Klaus Allofs hat sich erstmals deutlich zu seiner Rolle beim sportlichen Absturz von Fortuna Düsseldorf geäußert. Vier Monate nach seinem Ausscheiden als Sportvorstand übernimmt der 69-Jährige erstmals öffentlich Verantwortung für die schwierige sportliche Lage des Zweitligisten. Gegenüber Welt TV sagte er, er trage „sicherlich eine gewisse Mitverantwortung“ für die Entwicklung des Teams. Besonders das Transferfenster sei aus seiner Sicht „sehr schlecht“ verlaufen.
Allofs und der ebenfalls entlassene Sportdirektor Christian Weber hatten zuvor eine umfangreiche Umstrukturierung des Kaders verantwortet. Dabei seien laut Allofs mehrere Fehlentscheidungen getroffen worden. Diese hätten sich im Saisonverlauf deutlich bemerkbar gemacht. Die Mannschaft leide unter Verletzungsproblemen, vor allem auf den Außenpositionen, und habe zudem zu wenig Führungsspieler.
Auch die Kaderzusammenstellung steht in der Kritik. Mehrere Spieler mit auslaufenden Verträgen sollen kaum noch Motivation für den Verein zeigen. Zusätzlich sorgte die gescheiterte Verpflichtung von Shon Weissman für Unruhe. Allofs räumte ein, dass die Kommunikation in dieser Personalie ein Fehler gewesen sei.

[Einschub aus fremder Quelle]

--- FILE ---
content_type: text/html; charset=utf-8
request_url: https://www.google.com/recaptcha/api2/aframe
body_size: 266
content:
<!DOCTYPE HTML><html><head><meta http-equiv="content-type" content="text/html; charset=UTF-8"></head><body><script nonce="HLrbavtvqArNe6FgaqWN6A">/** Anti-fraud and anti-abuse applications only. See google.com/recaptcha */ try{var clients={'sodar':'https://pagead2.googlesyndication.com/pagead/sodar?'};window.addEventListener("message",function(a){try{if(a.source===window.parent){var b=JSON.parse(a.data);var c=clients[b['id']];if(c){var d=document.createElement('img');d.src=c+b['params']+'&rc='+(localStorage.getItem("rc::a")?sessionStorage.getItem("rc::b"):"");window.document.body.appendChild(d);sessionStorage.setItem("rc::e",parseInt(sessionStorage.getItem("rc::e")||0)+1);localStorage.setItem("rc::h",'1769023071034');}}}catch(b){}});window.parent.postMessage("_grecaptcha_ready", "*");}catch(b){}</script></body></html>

Im sportlichen Bereich folgten weitere Wechsel. Trainer Daniel Thioune wurde entlassen, sein Nachfolger Markus Anfang konnte die Erwartungen jedoch nicht erfüllen. Auch unter ihm blieb der sportliche Erfolg aus. Inzwischen wurde erneut gewechselt, und Sven Mislintat übernahm die sportliche Verantwortung.
Trotz des ursprünglichen Ziels, den Aufstieg in die Bundesliga zu schaffen, kämpft Fortuna Düsseldorf nun gegen den Abstieg. Vier Spieltage vor Saisonende befindet sich der Verein in akuter Abstiegsgefahr in Richtung 3. Liga. Die sportliche Situation hat sich zuletzt weiter verschärft.

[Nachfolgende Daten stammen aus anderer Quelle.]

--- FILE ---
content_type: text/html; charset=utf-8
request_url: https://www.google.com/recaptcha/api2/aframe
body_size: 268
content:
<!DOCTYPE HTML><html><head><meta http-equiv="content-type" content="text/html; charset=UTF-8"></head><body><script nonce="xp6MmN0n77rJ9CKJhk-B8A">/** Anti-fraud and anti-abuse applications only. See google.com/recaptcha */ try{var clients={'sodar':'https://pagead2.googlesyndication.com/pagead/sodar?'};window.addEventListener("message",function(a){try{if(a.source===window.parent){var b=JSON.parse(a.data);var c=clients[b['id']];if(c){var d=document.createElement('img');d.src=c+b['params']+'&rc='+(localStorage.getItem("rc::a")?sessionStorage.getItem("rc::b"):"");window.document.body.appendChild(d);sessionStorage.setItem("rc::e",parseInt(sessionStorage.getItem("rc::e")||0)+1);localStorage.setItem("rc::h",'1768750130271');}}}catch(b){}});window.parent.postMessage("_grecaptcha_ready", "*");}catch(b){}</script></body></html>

Nach Niederlagen und ungünstigen Ergebnissen der Konkurrenz rutschte Düsseldorf auf einen direkten Abstiegsplatz. Konkurrenten wie Greuther Fürth und Eintracht Braunschweig konnten wichtige Punkte sammeln, während Düsseldorf selbst verlor. Dadurch ist die Lage im Tabellenkeller weiter eskaliert.
Allofs sprach in diesem Zusammenhang von einer „besorgniserregenden Situation“. Man müsse inzwischen „das Schlimmste befürchten“, sagte er. Für den früheren Nationalspieler ist die Lage besonders bitter, da er bereits in der Vergangenheit eine sportlich schwierige Phase mit dem Verein erlebt hatte. Auch beim letzten Abstieg 1999 war er in verantwortlicher Position tätig.

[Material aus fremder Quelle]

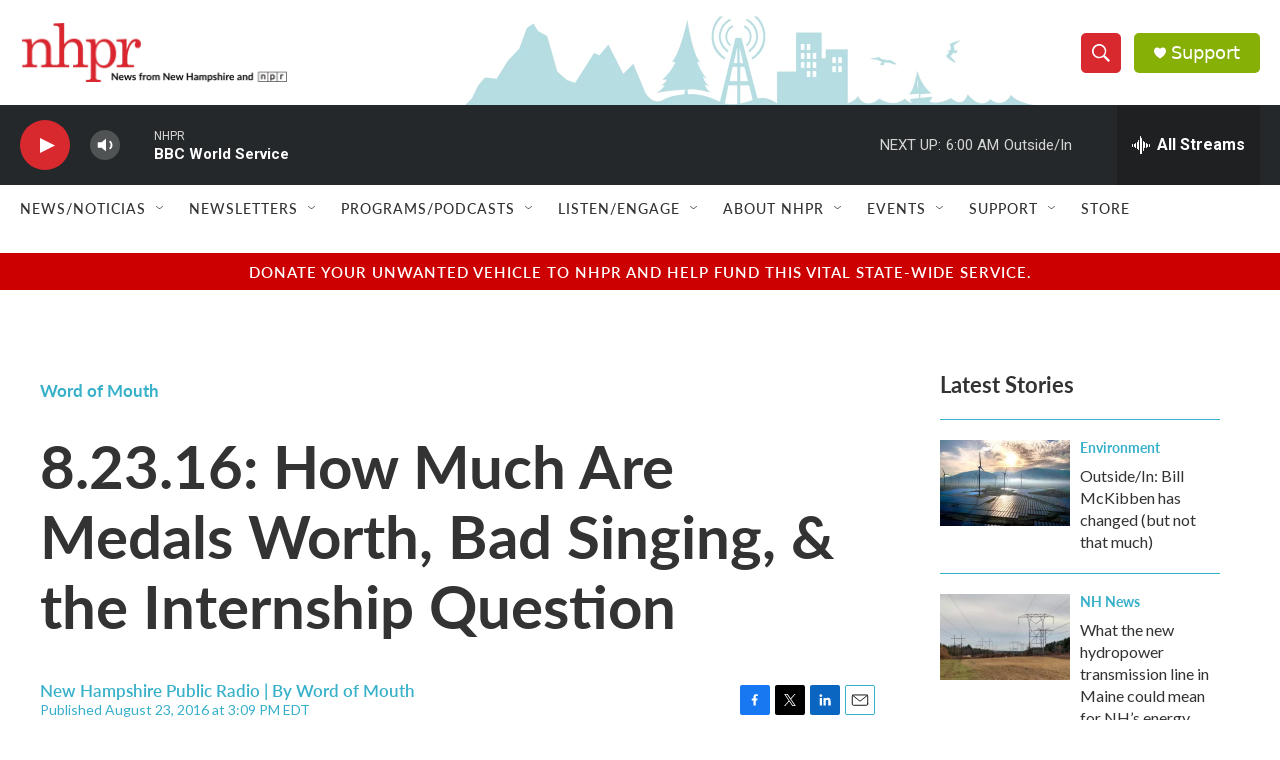

--- FILE ---
content_type: text/html; charset=utf-8
request_url: https://www.google.com/recaptcha/api2/aframe
body_size: 184
content:
<!DOCTYPE HTML><html><head><meta http-equiv="content-type" content="text/html; charset=UTF-8"></head><body><script nonce="QQ5A_kK9P9kLlisp4gnwDw">/** Anti-fraud and anti-abuse applications only. See google.com/recaptcha */ try{var clients={'sodar':'https://pagead2.googlesyndication.com/pagead/sodar?'};window.addEventListener("message",function(a){try{if(a.source===window.parent){var b=JSON.parse(a.data);var c=clients[b['id']];if(c){var d=document.createElement('img');d.src=c+b['params']+'&rc='+(localStorage.getItem("rc::a")?sessionStorage.getItem("rc::b"):"");window.document.body.appendChild(d);sessionStorage.setItem("rc::e",parseInt(sessionStorage.getItem("rc::e")||0)+1);localStorage.setItem("rc::h",'1768720051647');}}}catch(b){}});window.parent.postMessage("_grecaptcha_ready", "*");}catch(b){}</script></body></html>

Neben seiner sportlichen Tätigkeit hatte Allofs zuletzt auch akademische Aufgaben wahrgenommen. Bei einem Auftritt an der Heinrich-Heine-Universität sprach er über die Entwicklung des modernen Profifußballs und die Strategie des Vereins. Damals stand jedoch noch nicht im Fokus, wie kritisch die sportliche Lage werden würde.
In einem früheren Vortrag hatte Allofs noch die langfristigen Pläne des Vereins erläutert und über mögliche Erfolgswege gesprochen. Heute zeigt sich jedoch ein deutlich anderes Bild. Der schnelle sportliche Einbruch wirft viele Fragen zur Kaderplanung und Vereinsstrategie auf.
Die kommenden Wochen gelten für Fortuna Düsseldorf als entscheidend. Ob der Verein den Klassenerhalt noch schafft, hängt von den letzten Spielen und den Ergebnissen der direkten Konkurrenz ab. Die sportliche und organisatorische Krise bleibt jedoch deutlich sichtbar.